TASK DIRECTIONS →
Transcribe the records exactly from the line with "What is the distance between" to the end, both included.

Part of a data file →
>> begin
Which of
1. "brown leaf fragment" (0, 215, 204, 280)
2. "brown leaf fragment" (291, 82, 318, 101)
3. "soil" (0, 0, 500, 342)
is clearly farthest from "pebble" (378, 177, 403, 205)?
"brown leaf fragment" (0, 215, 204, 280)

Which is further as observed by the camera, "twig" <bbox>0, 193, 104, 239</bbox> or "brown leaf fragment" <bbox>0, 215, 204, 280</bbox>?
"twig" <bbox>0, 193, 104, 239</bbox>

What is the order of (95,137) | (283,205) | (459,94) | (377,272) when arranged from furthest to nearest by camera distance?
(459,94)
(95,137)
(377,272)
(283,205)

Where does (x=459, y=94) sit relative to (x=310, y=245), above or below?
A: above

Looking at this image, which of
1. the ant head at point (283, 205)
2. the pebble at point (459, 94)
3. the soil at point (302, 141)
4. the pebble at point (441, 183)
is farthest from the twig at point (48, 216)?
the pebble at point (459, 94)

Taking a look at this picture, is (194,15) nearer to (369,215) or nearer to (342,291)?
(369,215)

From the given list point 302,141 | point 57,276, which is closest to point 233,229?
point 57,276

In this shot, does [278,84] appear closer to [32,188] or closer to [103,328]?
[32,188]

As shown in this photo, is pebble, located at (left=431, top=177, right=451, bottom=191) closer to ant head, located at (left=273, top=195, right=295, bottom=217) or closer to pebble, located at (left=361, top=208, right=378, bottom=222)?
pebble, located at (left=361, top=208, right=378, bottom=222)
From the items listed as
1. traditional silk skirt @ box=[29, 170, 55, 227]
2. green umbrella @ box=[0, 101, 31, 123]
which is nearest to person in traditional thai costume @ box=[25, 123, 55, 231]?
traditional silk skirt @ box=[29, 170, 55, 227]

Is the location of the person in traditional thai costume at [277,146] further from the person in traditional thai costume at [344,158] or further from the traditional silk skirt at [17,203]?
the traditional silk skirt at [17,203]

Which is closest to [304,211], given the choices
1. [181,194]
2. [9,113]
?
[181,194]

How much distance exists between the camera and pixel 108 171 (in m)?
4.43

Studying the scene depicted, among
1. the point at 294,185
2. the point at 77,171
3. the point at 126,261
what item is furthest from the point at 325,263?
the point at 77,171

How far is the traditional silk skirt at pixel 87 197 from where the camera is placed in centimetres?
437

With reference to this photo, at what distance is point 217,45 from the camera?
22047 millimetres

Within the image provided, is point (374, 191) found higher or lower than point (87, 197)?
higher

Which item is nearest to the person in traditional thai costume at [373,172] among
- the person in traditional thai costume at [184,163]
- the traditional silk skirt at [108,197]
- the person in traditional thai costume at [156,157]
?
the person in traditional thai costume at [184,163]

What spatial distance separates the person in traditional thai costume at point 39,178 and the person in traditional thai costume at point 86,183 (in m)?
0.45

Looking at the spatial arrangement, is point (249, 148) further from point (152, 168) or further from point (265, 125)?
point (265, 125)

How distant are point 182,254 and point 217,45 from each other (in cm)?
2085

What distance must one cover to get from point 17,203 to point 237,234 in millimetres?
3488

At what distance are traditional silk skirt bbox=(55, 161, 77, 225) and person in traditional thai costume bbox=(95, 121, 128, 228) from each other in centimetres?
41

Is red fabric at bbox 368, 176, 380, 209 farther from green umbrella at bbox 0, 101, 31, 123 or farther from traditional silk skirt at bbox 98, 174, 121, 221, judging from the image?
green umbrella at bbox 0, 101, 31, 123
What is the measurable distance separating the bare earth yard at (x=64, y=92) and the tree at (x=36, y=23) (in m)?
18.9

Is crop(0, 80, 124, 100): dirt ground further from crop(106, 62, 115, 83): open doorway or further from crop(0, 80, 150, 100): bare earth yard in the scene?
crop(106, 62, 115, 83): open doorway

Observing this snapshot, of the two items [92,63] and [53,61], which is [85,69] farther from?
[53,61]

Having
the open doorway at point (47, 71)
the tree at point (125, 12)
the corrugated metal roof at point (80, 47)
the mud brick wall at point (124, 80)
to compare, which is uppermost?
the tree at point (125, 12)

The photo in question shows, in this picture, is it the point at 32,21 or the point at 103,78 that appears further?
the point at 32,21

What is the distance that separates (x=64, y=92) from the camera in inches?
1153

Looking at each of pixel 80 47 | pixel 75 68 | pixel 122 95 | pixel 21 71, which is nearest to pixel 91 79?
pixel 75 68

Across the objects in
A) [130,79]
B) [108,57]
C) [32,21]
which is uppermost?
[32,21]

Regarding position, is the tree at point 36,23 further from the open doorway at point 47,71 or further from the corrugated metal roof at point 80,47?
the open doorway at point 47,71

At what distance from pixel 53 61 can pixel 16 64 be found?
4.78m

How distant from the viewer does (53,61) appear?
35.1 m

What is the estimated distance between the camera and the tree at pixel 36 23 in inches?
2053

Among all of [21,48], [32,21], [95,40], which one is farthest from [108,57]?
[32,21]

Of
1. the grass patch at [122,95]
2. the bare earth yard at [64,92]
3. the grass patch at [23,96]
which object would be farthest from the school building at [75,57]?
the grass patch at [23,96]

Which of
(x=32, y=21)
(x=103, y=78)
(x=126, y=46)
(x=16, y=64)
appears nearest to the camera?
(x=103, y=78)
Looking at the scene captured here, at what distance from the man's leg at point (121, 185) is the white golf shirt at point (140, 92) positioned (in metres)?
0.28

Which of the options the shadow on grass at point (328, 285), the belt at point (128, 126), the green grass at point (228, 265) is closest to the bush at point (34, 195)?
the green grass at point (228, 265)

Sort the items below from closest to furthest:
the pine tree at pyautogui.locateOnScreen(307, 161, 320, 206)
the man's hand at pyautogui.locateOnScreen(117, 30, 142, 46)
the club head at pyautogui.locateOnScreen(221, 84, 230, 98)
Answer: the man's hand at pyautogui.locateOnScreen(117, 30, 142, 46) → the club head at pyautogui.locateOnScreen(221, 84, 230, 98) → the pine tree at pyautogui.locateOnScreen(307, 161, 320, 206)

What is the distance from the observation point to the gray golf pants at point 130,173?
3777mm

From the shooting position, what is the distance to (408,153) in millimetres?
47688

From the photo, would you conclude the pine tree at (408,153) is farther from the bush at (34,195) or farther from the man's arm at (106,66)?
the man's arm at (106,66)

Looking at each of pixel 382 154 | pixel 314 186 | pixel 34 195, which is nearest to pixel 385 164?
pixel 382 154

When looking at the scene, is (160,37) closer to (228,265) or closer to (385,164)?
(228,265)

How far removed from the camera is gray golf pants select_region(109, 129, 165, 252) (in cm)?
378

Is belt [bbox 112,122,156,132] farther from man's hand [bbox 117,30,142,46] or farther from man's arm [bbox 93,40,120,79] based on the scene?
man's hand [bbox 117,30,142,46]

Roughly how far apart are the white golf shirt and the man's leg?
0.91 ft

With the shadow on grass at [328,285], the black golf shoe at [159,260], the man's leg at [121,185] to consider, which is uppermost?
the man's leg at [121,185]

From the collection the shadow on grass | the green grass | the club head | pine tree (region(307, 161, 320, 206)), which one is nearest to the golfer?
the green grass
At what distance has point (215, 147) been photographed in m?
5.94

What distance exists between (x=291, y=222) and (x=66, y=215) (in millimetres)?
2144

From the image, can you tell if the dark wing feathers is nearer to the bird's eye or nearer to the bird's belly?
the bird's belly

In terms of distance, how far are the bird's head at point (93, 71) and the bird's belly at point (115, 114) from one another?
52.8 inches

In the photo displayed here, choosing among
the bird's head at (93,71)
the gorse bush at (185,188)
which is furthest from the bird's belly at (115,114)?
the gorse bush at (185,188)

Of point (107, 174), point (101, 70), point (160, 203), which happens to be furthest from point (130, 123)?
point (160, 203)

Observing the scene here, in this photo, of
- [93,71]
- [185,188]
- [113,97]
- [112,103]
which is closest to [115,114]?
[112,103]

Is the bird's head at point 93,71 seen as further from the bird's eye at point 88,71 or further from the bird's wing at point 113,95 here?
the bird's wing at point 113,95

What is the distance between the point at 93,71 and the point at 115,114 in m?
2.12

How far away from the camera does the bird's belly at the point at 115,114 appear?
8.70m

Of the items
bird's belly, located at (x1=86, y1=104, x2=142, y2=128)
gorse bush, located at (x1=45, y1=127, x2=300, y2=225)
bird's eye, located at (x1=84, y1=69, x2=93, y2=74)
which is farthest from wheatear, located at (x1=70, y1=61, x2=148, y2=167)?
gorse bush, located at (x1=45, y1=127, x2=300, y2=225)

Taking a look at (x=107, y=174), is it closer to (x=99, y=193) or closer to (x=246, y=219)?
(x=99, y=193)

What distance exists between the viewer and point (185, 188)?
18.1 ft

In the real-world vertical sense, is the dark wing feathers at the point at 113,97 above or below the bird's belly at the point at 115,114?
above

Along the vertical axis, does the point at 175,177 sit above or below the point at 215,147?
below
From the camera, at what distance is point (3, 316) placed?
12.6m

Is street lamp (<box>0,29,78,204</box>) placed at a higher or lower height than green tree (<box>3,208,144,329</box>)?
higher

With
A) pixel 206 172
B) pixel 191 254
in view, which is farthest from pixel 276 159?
>> end
ANSWER TO THIS EXERCISE →
What is the distance between the point at 93,71 and the point at 115,114 in m?
2.12

How far away from the camera does the bird's belly at the point at 115,114 appear?
8.70m

Of the items
bird's belly, located at (x1=86, y1=104, x2=142, y2=128)
gorse bush, located at (x1=45, y1=127, x2=300, y2=225)
bird's eye, located at (x1=84, y1=69, x2=93, y2=74)
which is farthest from wheatear, located at (x1=70, y1=61, x2=148, y2=167)?
gorse bush, located at (x1=45, y1=127, x2=300, y2=225)

Taking a look at (x=107, y=174), is it closer to (x=99, y=193) or closer to (x=246, y=219)?
(x=99, y=193)

What distance exists between the viewer and point (185, 188)?
18.1 ft

In the real-world vertical sense, is the dark wing feathers at the point at 113,97 above or below the bird's belly at the point at 115,114?
above

Along the vertical axis, does the point at 175,177 sit above or below the point at 215,147?
below
From the camera, at what distance is point (3, 316) placed?
12.6m

Is street lamp (<box>0,29,78,204</box>) placed at a higher or lower height than green tree (<box>3,208,144,329</box>)?
higher

With
A) pixel 206 172
B) pixel 191 254
in view, which is farthest from pixel 276 159?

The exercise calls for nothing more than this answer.